Years of declining budgets had cut the number of counselors, nurses and psychologists in county schools, impairing the ability of individual districts to handle the needs of grieving students, parents and communities on their own. So school officials in cities like Ripon, Stockton, Lodi and Linden turned to each other for help.

The districts made use of a mutual aid pact they’d set up, like those employed by firefighters and police from the same region. On the morning after each death, school nurses and counselors trained in suicide response, along with a team of therapists from Valley Community Counseling, a local mental health agency, descended on the school the student had attended. They spent days, sometimes weeks, meeting with pupils and parents, focusing on kids who knew the victims or seemed at particular risk.

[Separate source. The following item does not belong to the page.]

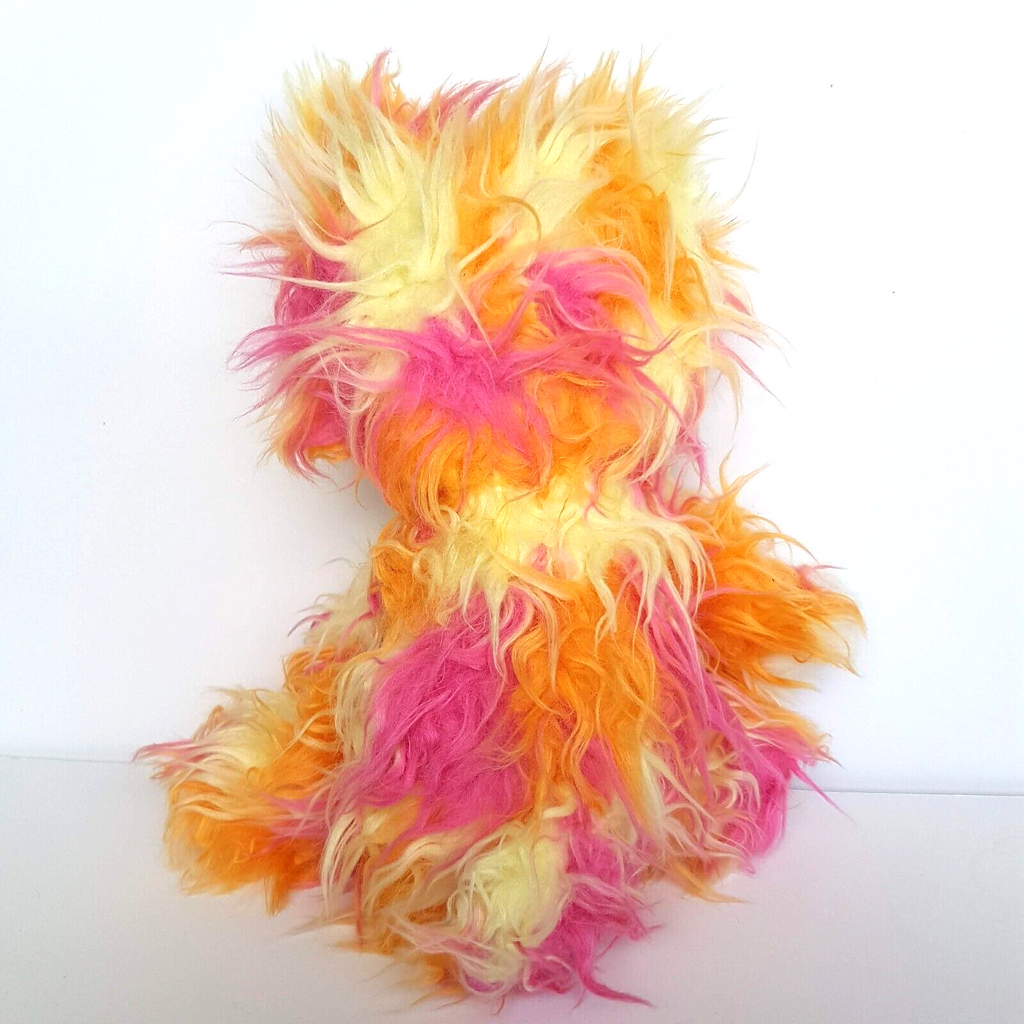 SCRUFF A LUVS Dog Orange Pink Mystery Rescue Puppy Plush Stuffed Animal Soft Toy6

The spirit of cooperation helped the team fashion an effective crisis response and ease the pain of some survivors, said David Love, executive director of Valley Community Counseling. But, by definition, it came too late, he said. “We’re doing everything we can to partner and develop these mutual aid plans,’’ Love said. “But we’re still band-aiding. When you’re doing crisis work, you’re at the back end. The tragedy is that we don’t have the resources early in the process.”

As the U.S. economy struggles to pull out of the worst funk since the 1930s, public services for the country’s most vulnerable populations—children, the elderly, the mentally ill—are being cut or disappearing at a time when the need for them is greater than ever. Faced with gaping deficits, states have slashed $1.6 billion from mental health programs over the past four years, according to a report by the National Alliance on Mental Illness.  The pain is being felt everywhere.

• Illinois has slashed $187 million from its mental health budget and plans to close three of nine psychiatric hospitals. A budget passed in November by the Chicago City Council will close half the city’s 12 mental health clinics.

• In Detroit, the county mental health program has lost $30 million in state funding over the past three years, forcing numerous cuts to the agencies it supports. Detroit Central City Community Mental Health, which provides outpatient treatment and reentry programs for people leaving jails and psychiatric hospitals, lost a quarter of its funding and cut its staff by a third. Charlotte House, a transitional housing program for people with psychiatric disorders discharged from the county hospital, closed its doors.

• California has cut mental health funding by $765 million, or 21 percent, since 2009. In Oakland, the number of children waiting to see a counselor at West Coast Children’s Center, a community mental health clinic, has swollen to 50.  “It’s not a good feeling that there are kids on a waiting list and you can’t hire more clinicians,” said Stacey Katz, the center’s director. “It stresses everybody out. How do we triage? How do we decide who needs services the most without violating our mission that kids should have mental health services when they need it?”

Meanwhile, homelessness, domestic violence, and child abuse are rising. Nationally, nearly 1 million schoolchildren were homeless in the 2009-2010 school year, a 38 percent increase in four years, according to the U.S. Department of Education.